ノミと名のつく草2種

2008.04.30

今回はノミと名のつく草を紹介します。ノミといっても今の若い人にはなじみがないでしょうが、体長2mmほどのごく小さい昆虫で、血を吸われると、かゆくて昔は悩まされました。もともと体が小さいうえに雄が雌より小さくて、「蚤の夫婦」という言葉が生まれました。この言葉、今も生きているでしょうか。

写真の上段はノミノフスマ、下段はノミノツヅリで、いずれもなでしこ科の1〜2年草です。ごく小形なのでノミの名がつきました。フスマとはふとんのこと、ツヅリとは粗末な衣服のことです。ノミノフスマはハコベにそっくりで5枚の花弁が基近くまで2裂しているので10弁に見えます。

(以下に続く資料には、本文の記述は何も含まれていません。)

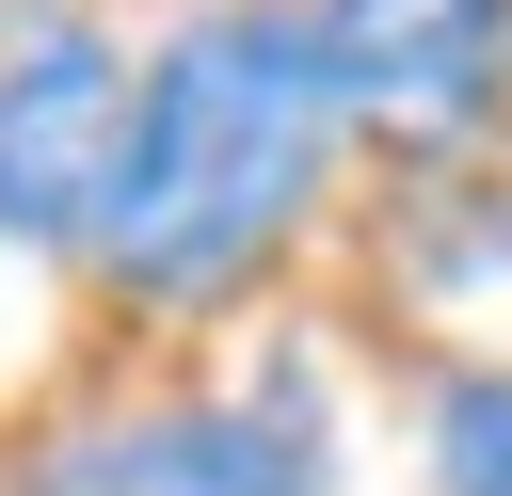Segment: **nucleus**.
I'll return each instance as SVG.
<instances>
[{"label": "nucleus", "instance_id": "obj_4", "mask_svg": "<svg viewBox=\"0 0 512 496\" xmlns=\"http://www.w3.org/2000/svg\"><path fill=\"white\" fill-rule=\"evenodd\" d=\"M352 144L384 160H496L512 144V0H304Z\"/></svg>", "mask_w": 512, "mask_h": 496}, {"label": "nucleus", "instance_id": "obj_3", "mask_svg": "<svg viewBox=\"0 0 512 496\" xmlns=\"http://www.w3.org/2000/svg\"><path fill=\"white\" fill-rule=\"evenodd\" d=\"M128 128L112 0H0V256H80Z\"/></svg>", "mask_w": 512, "mask_h": 496}, {"label": "nucleus", "instance_id": "obj_2", "mask_svg": "<svg viewBox=\"0 0 512 496\" xmlns=\"http://www.w3.org/2000/svg\"><path fill=\"white\" fill-rule=\"evenodd\" d=\"M32 496H352V416L320 352H256L208 384H128L32 448Z\"/></svg>", "mask_w": 512, "mask_h": 496}, {"label": "nucleus", "instance_id": "obj_5", "mask_svg": "<svg viewBox=\"0 0 512 496\" xmlns=\"http://www.w3.org/2000/svg\"><path fill=\"white\" fill-rule=\"evenodd\" d=\"M416 496H512V352H432V384H416Z\"/></svg>", "mask_w": 512, "mask_h": 496}, {"label": "nucleus", "instance_id": "obj_1", "mask_svg": "<svg viewBox=\"0 0 512 496\" xmlns=\"http://www.w3.org/2000/svg\"><path fill=\"white\" fill-rule=\"evenodd\" d=\"M336 160H352V112L320 80L304 0H176L128 48V128H112L80 272L128 320H224L320 240Z\"/></svg>", "mask_w": 512, "mask_h": 496}]
</instances>
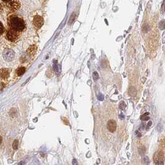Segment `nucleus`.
<instances>
[{
  "mask_svg": "<svg viewBox=\"0 0 165 165\" xmlns=\"http://www.w3.org/2000/svg\"><path fill=\"white\" fill-rule=\"evenodd\" d=\"M136 134H137V136H138L139 137H140L142 136V134H140L138 131H136Z\"/></svg>",
  "mask_w": 165,
  "mask_h": 165,
  "instance_id": "19",
  "label": "nucleus"
},
{
  "mask_svg": "<svg viewBox=\"0 0 165 165\" xmlns=\"http://www.w3.org/2000/svg\"><path fill=\"white\" fill-rule=\"evenodd\" d=\"M119 117H120V119H124V115H123V114H120V115H119Z\"/></svg>",
  "mask_w": 165,
  "mask_h": 165,
  "instance_id": "18",
  "label": "nucleus"
},
{
  "mask_svg": "<svg viewBox=\"0 0 165 165\" xmlns=\"http://www.w3.org/2000/svg\"><path fill=\"white\" fill-rule=\"evenodd\" d=\"M143 161H145V163H147H147H148V161H149V159H148V158L147 156H145V158H144Z\"/></svg>",
  "mask_w": 165,
  "mask_h": 165,
  "instance_id": "17",
  "label": "nucleus"
},
{
  "mask_svg": "<svg viewBox=\"0 0 165 165\" xmlns=\"http://www.w3.org/2000/svg\"><path fill=\"white\" fill-rule=\"evenodd\" d=\"M6 37H7V39L10 41H15L18 39V35L15 31L10 30L7 32Z\"/></svg>",
  "mask_w": 165,
  "mask_h": 165,
  "instance_id": "4",
  "label": "nucleus"
},
{
  "mask_svg": "<svg viewBox=\"0 0 165 165\" xmlns=\"http://www.w3.org/2000/svg\"><path fill=\"white\" fill-rule=\"evenodd\" d=\"M161 155H160L159 153H156L154 155V161L155 163H158V161L160 160L161 159Z\"/></svg>",
  "mask_w": 165,
  "mask_h": 165,
  "instance_id": "8",
  "label": "nucleus"
},
{
  "mask_svg": "<svg viewBox=\"0 0 165 165\" xmlns=\"http://www.w3.org/2000/svg\"><path fill=\"white\" fill-rule=\"evenodd\" d=\"M2 1L6 3H11V2L13 1V0H2Z\"/></svg>",
  "mask_w": 165,
  "mask_h": 165,
  "instance_id": "16",
  "label": "nucleus"
},
{
  "mask_svg": "<svg viewBox=\"0 0 165 165\" xmlns=\"http://www.w3.org/2000/svg\"><path fill=\"white\" fill-rule=\"evenodd\" d=\"M2 140H3L2 137H1V136H0V145H1V143H2Z\"/></svg>",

小形ですが花だけ見るとハコベよりむしろ大きいかも知れません。ノミノツヅリは5枚の花弁が裂けませんし、やや長い萼(ガク)が覗きます。


 


 

 


次はウワミズザクラです。ばら科サクラ属でサクラの仲間の落葉高木ですが、新枝の先からのびた10〜15cmほどの花穂に、白い5弁の花が多数密集してつきブラシのように見えるところは他のサクラとは全く違います。4月15日に咲き始め3日ほどで満開になりましたが、特徴が分かり易いと思ったので咲き始めの写真を載せました。昔、亀の甲で占いをするとき、この木の材の上に溝を彫って使ったので、上溝(ウワミゾ)といったのがウワミズになったといいます。


 

 


4月後半に花の咲き始めた草はシラユキゲシ、オオジシバリ、ヤグルマギク、ハルジオン、ツタバウンラン、ハナイバナ、ツボスミレ、マルバスミレ、ムラサキケマン、イモカタバミ、オニタビラコ、カズノコグサ、ナガミヒナゲシ、キランソウ、セキショウ、アマドコロ、イヌガラシ、カキネガラシ、イヌカキネガラシ、スズメノヤリ、ミツバツチグリ、ウシハコベ、スズラン、チチコグサ、カキドオシ、チガヤ、ツルジュウニヒトエ、ホウチャクソウ、ハイアオイ、ヤエムグラ、シラー、アカバナユウゲショウ、シラスゲです。2006.05.15にアカバナとして紹介したのは私の勝手な思い込みで、本当は、同じあかばな科ですがアカバナユウゲショウであることが分かりました。お詫びして訂正させていただきます。

 

樹ではヒメウツギ、クサボケ、ウワミズザクラ、イヌザクラ、シロヤマブキ、ゴマギ、ナナカマド、コナラ、クヌギ、クサボケ、サルトリイバラ、エノキ、ケヤキ、フジ、ヤマツツジが咲き始めました。